WHAT NEEDS TO BE DONE: Retype the complete listing exactly as it appears.

━━━━━ LISTING

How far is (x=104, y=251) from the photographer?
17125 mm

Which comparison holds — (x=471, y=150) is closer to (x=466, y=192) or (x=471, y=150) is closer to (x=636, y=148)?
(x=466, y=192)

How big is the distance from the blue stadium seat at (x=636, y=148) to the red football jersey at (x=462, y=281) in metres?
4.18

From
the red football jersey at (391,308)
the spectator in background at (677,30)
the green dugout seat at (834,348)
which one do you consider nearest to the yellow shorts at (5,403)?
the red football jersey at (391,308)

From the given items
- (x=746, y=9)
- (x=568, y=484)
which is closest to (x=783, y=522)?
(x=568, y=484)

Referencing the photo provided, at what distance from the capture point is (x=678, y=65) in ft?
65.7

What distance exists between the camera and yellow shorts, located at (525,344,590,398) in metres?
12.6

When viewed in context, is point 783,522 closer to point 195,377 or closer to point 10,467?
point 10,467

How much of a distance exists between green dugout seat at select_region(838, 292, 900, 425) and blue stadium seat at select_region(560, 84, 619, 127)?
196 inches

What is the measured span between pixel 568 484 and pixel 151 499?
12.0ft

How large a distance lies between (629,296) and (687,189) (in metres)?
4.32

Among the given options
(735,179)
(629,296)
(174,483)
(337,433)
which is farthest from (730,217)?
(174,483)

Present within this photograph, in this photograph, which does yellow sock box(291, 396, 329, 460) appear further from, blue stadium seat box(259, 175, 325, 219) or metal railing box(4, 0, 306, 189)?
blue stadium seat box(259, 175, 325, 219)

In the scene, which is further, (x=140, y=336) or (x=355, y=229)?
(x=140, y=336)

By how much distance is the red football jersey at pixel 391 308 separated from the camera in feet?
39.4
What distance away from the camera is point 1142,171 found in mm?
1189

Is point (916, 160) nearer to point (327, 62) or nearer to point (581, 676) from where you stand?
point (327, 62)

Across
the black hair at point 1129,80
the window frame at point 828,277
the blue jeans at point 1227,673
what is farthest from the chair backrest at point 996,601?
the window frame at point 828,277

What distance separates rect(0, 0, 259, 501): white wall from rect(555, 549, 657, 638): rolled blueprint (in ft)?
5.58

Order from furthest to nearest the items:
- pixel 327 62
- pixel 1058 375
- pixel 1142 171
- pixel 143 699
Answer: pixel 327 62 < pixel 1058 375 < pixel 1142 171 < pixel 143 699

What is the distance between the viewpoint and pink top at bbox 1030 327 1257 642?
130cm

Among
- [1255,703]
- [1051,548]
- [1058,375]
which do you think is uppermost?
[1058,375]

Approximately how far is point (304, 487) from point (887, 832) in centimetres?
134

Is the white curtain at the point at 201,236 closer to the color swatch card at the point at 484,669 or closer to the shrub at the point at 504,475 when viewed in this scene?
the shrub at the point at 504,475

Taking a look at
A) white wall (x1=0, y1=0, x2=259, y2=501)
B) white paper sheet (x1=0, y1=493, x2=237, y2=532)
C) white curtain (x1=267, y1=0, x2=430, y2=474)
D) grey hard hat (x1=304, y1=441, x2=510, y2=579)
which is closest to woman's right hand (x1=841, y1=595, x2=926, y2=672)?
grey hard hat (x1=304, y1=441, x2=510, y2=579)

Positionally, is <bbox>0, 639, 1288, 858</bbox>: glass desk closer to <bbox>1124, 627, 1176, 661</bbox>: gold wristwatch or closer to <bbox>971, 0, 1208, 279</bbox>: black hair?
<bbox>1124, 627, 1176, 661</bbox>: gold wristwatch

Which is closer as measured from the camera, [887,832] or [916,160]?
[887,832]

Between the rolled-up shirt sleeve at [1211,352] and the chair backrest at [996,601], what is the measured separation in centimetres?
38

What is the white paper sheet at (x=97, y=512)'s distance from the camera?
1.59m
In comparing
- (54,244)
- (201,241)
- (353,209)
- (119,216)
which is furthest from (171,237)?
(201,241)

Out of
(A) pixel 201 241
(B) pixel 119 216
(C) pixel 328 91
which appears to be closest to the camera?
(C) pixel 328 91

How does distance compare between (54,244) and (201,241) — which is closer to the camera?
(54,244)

━━━━━━━━━━

WRITTEN ANSWER:
How far is (x=104, y=251) from the photographer?
17125 mm

Which comparison holds — (x=471, y=150) is closer to (x=466, y=192) or (x=471, y=150) is closer to (x=636, y=148)?
(x=466, y=192)

How big is the distance from the blue stadium seat at (x=636, y=148) to the red football jersey at (x=462, y=281) in metres?
4.18

From
the red football jersey at (391,308)
the spectator in background at (677,30)
the green dugout seat at (834,348)
which one do you consider nearest to the yellow shorts at (5,403)?
the red football jersey at (391,308)

From the given items
- (x=746, y=9)
- (x=568, y=484)
which is closest to (x=783, y=522)?
(x=568, y=484)

Referencing the photo provided, at what distance from the capture point is (x=678, y=65) in ft?
65.7

What distance exists between the camera and yellow shorts, located at (525,344,590,398) in metres?
12.6

When viewed in context, is point 783,522 closer to point 195,377 or closer to point 10,467?
point 10,467

How much of a distance exists between green dugout seat at select_region(838, 292, 900, 425) and blue stadium seat at select_region(560, 84, 619, 127)?
196 inches

What is the measured span between pixel 568 484 and pixel 151 499?
12.0ft

How large a distance lies between (629,296) and (687,189) (in metres)?
4.32

Among the given options
(735,179)
(629,296)
(174,483)
(337,433)
which is farthest from (730,217)?
(174,483)

Present within this photograph, in this photograph, which does yellow sock box(291, 396, 329, 460) appear further from, blue stadium seat box(259, 175, 325, 219) or metal railing box(4, 0, 306, 189)?
blue stadium seat box(259, 175, 325, 219)

In the scene, which is further, (x=140, y=336) or (x=355, y=229)?
(x=140, y=336)

By how much distance is the red football jersey at pixel 391 308 separated from the camera in feet?
39.4
What distance away from the camera is point 1142,171 found in mm?
1189

Is point (916, 160) nearer to point (327, 62) or nearer to point (581, 676) from where you stand?
point (327, 62)

Across
the black hair at point 1129,80
the window frame at point 828,277
the blue jeans at point 1227,673
what is farthest from the chair backrest at point 996,601?
the window frame at point 828,277

What distance separates rect(0, 0, 259, 501): white wall from rect(555, 549, 657, 638): rolled blueprint (in ft)?
5.58

Order from furthest to nearest the items:
- pixel 327 62
- pixel 1058 375
- pixel 1142 171
- pixel 143 699
Answer: pixel 327 62 < pixel 1058 375 < pixel 1142 171 < pixel 143 699

What is the distance between the viewpoint and pink top at bbox 1030 327 1257 642?
130cm

Among
- [1255,703]
- [1051,548]
- [1058,375]
which do you think is uppermost?
[1058,375]

Approximately how far is point (304, 487) from point (887, 832) in centimetres?
134

Is the white curtain at the point at 201,236 closer to the color swatch card at the point at 484,669 or closer to the shrub at the point at 504,475 when viewed in this scene?
the shrub at the point at 504,475

Taking a look at
A) white wall (x1=0, y1=0, x2=259, y2=501)
B) white paper sheet (x1=0, y1=493, x2=237, y2=532)
C) white curtain (x1=267, y1=0, x2=430, y2=474)
D) grey hard hat (x1=304, y1=441, x2=510, y2=579)
which is closest to woman's right hand (x1=841, y1=595, x2=926, y2=672)?
grey hard hat (x1=304, y1=441, x2=510, y2=579)

Positionally, is <bbox>0, 639, 1288, 858</bbox>: glass desk closer to <bbox>1124, 627, 1176, 661</bbox>: gold wristwatch or closer to <bbox>971, 0, 1208, 279</bbox>: black hair?
<bbox>1124, 627, 1176, 661</bbox>: gold wristwatch

Which is closer as measured from the camera, [887,832] or [916,160]?
[887,832]

Between the rolled-up shirt sleeve at [1211,352] and the chair backrest at [996,601], what is the measured separation in centimetres?
38

What is the white paper sheet at (x=97, y=512)'s distance from the camera?
1.59m
In comparing
- (54,244)
- (201,241)
- (353,209)
- (119,216)
which is furthest from (171,237)?
(201,241)

Out of
(A) pixel 201 241
(B) pixel 119 216
(C) pixel 328 91
which appears to be closest to the camera?
(C) pixel 328 91

How does distance compare between (54,244) and (201,241) — which is closer to the camera?
(54,244)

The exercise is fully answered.